* WHAT IS REQUIRED *
From the material below, retype exactly the lines that begin at the line with "Manley Mitsubishi 4G63" and end after the line with "Digestion Power 60kaps Planet Ayurveda"; pictures stay out of the copy.

* TASK INPUT *

-*-

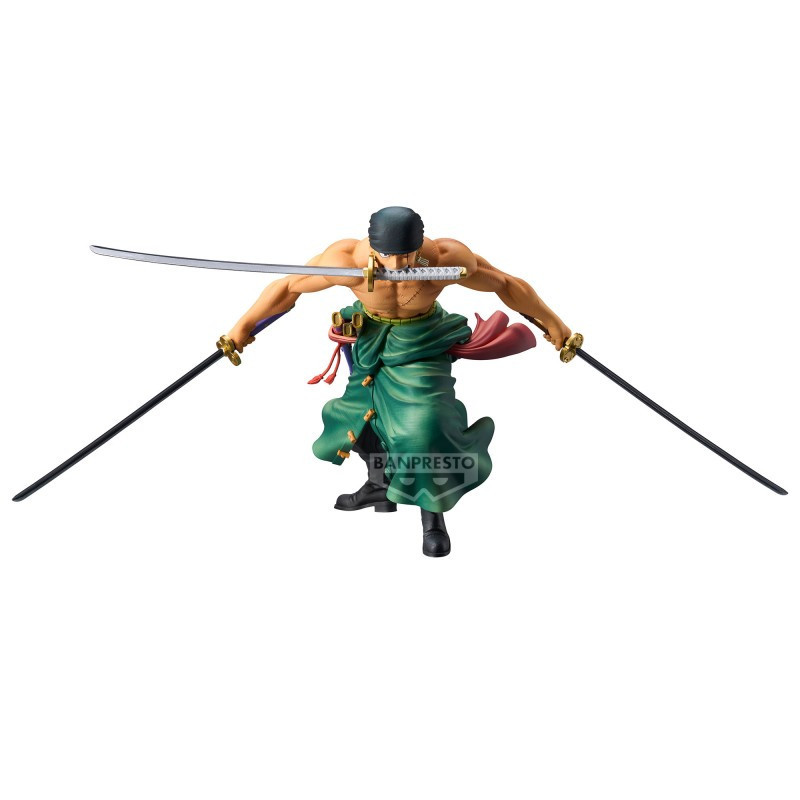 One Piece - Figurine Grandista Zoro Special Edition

-*-

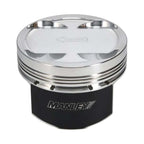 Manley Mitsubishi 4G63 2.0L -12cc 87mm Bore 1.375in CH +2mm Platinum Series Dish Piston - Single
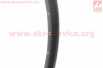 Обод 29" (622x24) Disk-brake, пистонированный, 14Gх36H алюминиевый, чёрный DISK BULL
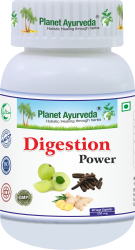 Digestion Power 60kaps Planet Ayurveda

-*-

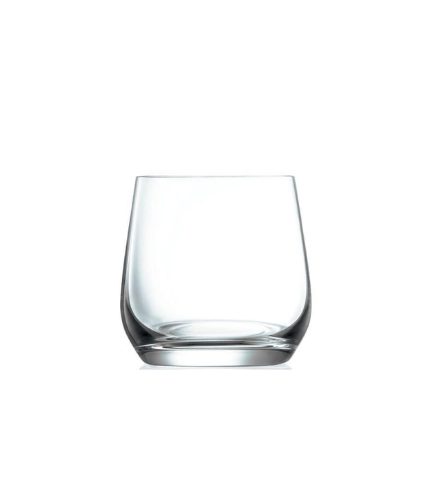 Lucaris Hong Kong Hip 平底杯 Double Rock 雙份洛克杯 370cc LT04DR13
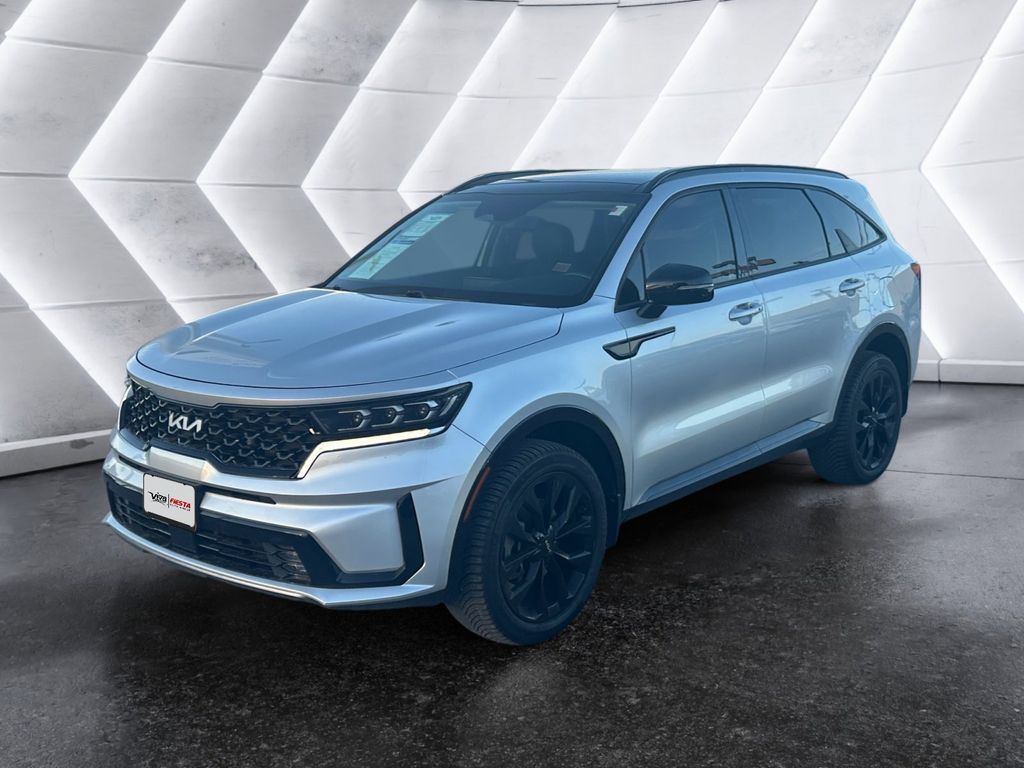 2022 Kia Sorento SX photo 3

-*-

* ANSWER BOX *
 Manley Mitsubishi 4G63 2.0L -12cc 87mm Bore 1.375in CH +2mm Platinum Series Dish Piston - Single
 Обод 29" (622x24) Disk-brake, пистонированный, 14Gх36H алюминиевый, чёрный DISK BULL
 Digestion Power 60kaps Planet Ayurveda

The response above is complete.